BEGIN Material to process

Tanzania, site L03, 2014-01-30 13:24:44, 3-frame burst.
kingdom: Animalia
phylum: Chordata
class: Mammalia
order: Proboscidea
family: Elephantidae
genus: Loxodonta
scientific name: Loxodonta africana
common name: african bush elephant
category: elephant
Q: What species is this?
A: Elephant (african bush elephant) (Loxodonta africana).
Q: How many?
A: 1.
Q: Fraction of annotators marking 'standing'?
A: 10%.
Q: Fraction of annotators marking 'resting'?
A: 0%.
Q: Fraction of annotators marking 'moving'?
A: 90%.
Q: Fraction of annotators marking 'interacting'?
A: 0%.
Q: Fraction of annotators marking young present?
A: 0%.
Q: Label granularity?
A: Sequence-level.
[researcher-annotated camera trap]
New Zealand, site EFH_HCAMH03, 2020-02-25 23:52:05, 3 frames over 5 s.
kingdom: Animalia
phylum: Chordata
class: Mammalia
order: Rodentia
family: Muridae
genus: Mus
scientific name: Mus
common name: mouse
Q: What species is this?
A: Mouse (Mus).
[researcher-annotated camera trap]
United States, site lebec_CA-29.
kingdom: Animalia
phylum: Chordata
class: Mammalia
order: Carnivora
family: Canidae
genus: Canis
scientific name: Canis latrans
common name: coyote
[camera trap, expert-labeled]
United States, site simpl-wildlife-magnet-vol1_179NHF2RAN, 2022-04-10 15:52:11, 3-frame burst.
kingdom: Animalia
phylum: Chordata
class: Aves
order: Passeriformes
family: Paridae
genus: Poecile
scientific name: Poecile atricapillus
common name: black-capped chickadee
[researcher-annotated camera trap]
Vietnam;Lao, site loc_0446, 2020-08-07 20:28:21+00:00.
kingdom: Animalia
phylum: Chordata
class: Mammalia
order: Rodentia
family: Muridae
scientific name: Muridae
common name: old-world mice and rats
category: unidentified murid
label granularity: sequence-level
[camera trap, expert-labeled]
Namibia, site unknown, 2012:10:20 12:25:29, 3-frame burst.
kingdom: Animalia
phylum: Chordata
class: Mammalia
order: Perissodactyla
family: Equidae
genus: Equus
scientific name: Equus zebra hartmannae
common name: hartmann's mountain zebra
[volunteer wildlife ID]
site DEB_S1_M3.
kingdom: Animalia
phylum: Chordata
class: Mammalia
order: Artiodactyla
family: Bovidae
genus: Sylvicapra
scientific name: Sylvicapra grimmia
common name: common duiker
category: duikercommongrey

END Material to process

Wherever the word "annotators" appears in the listing above, copy that line.

● Output of the exercise:
Q: Fraction of annotators marking 'standing'?
Q: Fraction of annotators marking 'resting'?
Q: Fraction of annotators marking 'moving'?
Q: Fraction of annotators marking 'interacting'?
Q: Fraction of annotators marking young present?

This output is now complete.